Yapılacak Çalışmalar.
1) Aşağıdaki (a), (b) ve (c) ifadelerinin kongre metniyle uyuşup uyuşmadığını belirtiniz. Her biri için "evet" ya da "hayır" yazınız ve karara esas olan sözleri metinden aynen aktarınız.
(a) Kongreyi düzenleyen kurumlar, sunulacak çalışmaların yalnızca geçmişi değerlendirmesi gerektiği konusunda anlaşmıştır.
(b) 100'üncü yıl aşılırken düzenlenen faaliyetlerin çoğu tarih çalışmaları üzerinde yoğunlaşmaktadır.
(c) Kongredeki iki farklı türdeki sunuşların birbirini desteklemesi beklenmektedir.
2) Kongre metnine dayanarak aşağıdaki soruları yanıtlayınız.
(a) Tarih çalışmaları neyi ön plana almaktadır?
(b) Metinde söz edilen kongre kaçıncı Kent Araştırmaları Kongresidir?
(c) Kongreye hangi ad konulmuştur?

Çıkarılan Metin.
100’üncü yıl aşılırken düzenlenen faaliyetlerin büyük çoğunluğu, Cumhuriyetin 100 yıllık öyküsünü değerlendiren tarih çalışmaları üzerinde yoğunlaşmaktadır. Bu tarih çalışmaları Cumhuriyetin başarılarını ön plana almakta, başarıların onurunu paylaştırma yoluna gitmektedir. Bu çalışmalarla ikinci yüzyıla girerken, özgüven ve olabildiğince coşku üretmeye çalışıldığı söylenebilir. Ama bu yeterli değildir; geçmişe dönük kalmakta, geleceğe ilişkin yönlendirici bir katkı getirememektedir. 8. Kent Araştırmaları Kongresini düzenleyen kurumlar, bu kongrede sunulacak çalışmaların geçmişin değerlendirilmesi kadar geleceğe ilişkin öneriler getirmesi konusunda hemfikir olmuşlardır. Bu nedenle de Kongrede yapılacak sunuşların bir yandan Cumhuriyetin 100 yıllık deneyiminin değerlendirilmesi üzerinde dururken, öte yandan yapılacak sunumların önemli bir kısmının da, geleceğin yerleşmelerine ilişkin kestirimlere, stratejilere ve iddialara yönelmesi kararlaştırılmıştır. Tabii bu iki farklı türdeki sunuşların birbirlerini desteklemesi beklenmektedir. Kongrenin adı ise “İkinci Yüzyılına Giren Cumhuriyetin Yerleşmeler Konusundaki Yeni İddiaları Neler Olabilir?” diye konulmuştur. Bu yolla Kongrenin ilgi alanında geleceğe ilişkin öneriler konusunda bir odaklanma sağlanmıştır. Tabii plancıların düzenlediği bir kongrede, vurgunun gelecek üzerine konulmuş olması anlaşılabilir bir şeydir.

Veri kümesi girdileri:
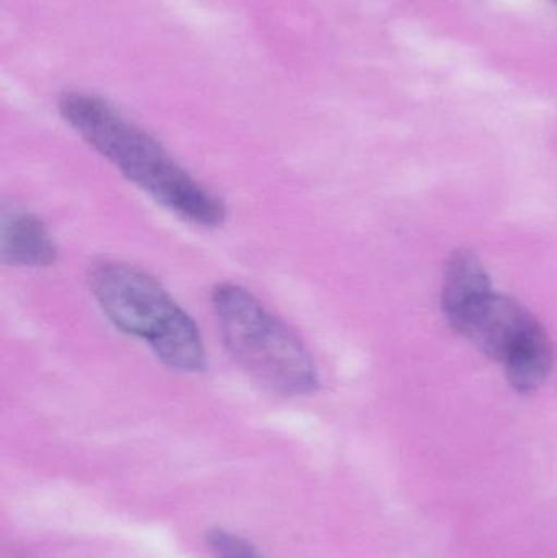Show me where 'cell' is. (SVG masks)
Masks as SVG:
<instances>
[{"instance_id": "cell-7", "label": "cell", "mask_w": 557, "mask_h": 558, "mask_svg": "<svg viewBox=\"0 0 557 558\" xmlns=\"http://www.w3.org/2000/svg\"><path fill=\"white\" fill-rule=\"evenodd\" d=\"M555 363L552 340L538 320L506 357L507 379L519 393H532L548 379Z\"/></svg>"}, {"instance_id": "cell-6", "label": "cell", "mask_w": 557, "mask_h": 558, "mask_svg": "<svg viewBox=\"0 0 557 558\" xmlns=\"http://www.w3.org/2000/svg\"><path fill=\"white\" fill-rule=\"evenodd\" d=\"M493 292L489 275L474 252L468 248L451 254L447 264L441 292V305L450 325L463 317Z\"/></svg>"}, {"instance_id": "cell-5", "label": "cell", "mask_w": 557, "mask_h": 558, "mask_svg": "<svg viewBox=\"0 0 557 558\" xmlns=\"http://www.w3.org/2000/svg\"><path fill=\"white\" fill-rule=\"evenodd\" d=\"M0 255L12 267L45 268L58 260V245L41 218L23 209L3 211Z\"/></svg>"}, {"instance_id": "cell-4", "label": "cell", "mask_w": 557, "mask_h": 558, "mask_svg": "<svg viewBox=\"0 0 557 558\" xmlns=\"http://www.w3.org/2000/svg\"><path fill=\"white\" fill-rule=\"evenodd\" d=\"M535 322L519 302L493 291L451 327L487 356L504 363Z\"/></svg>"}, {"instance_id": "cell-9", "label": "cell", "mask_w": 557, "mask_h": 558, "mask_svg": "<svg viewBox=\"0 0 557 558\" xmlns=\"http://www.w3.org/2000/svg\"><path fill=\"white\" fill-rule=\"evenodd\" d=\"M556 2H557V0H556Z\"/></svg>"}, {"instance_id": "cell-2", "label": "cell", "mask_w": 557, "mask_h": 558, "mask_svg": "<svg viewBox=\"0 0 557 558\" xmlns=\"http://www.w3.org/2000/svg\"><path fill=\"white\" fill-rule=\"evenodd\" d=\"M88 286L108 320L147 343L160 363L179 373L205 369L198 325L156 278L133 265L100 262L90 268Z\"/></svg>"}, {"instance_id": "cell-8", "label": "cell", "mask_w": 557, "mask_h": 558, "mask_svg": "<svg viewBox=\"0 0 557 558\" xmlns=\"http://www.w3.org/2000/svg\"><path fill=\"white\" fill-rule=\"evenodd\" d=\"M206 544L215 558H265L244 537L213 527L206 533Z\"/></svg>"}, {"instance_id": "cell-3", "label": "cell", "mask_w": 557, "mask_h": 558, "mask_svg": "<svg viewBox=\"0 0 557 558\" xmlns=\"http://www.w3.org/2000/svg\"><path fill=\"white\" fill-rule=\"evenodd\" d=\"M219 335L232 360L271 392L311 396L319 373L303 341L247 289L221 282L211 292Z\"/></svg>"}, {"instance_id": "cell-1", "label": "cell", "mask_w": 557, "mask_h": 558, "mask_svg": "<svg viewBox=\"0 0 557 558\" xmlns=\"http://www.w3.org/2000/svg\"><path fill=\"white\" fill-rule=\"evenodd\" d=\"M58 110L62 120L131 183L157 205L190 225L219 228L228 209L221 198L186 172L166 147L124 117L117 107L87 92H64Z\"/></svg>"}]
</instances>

...

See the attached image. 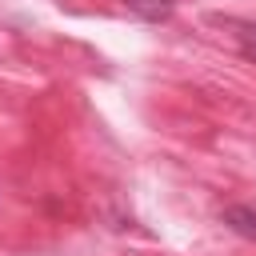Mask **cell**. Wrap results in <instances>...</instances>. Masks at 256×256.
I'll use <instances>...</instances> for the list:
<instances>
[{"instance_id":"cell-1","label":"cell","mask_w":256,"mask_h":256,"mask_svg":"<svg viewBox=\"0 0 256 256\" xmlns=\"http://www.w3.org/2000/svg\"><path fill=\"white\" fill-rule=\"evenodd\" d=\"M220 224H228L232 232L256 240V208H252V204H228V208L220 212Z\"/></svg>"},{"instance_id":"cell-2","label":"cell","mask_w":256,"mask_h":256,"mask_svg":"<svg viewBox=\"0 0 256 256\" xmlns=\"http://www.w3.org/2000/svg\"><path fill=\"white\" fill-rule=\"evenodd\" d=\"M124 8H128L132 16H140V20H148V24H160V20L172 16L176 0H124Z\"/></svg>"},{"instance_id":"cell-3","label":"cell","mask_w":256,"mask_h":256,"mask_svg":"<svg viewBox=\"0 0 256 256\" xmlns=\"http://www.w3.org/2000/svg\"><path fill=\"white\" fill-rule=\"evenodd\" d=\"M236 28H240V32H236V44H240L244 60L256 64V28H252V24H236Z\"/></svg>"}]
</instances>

Beklenen Sonuçlar.
1)
(a) Hayır: "geçmişin değerlendirilmesi kadar geleceğe ilişkin öneriler getirmesi konusunda hemfikir olmuşlardır"
(b) Evet: "düzenlenen faaliyetlerin büyük çoğunluğu, Cumhuriyetin 100 yıllık öyküsünü değerlendiren tarih çalışmaları üzerinde yoğunlaşmaktadır"
(c) Evet: "bu iki farklı türdeki sunuşların birbirlerini desteklemesi beklenmektedir"

2)
(a) Cumhuriyetin başarılarını.
(b) 8. Kent Araştırmaları Kongresidir.
(c) "İkinci Yüzyılına Giren Cumhuriyetin Yerleşmeler Konusundaki Yeni İddiaları Neler Olabilir?"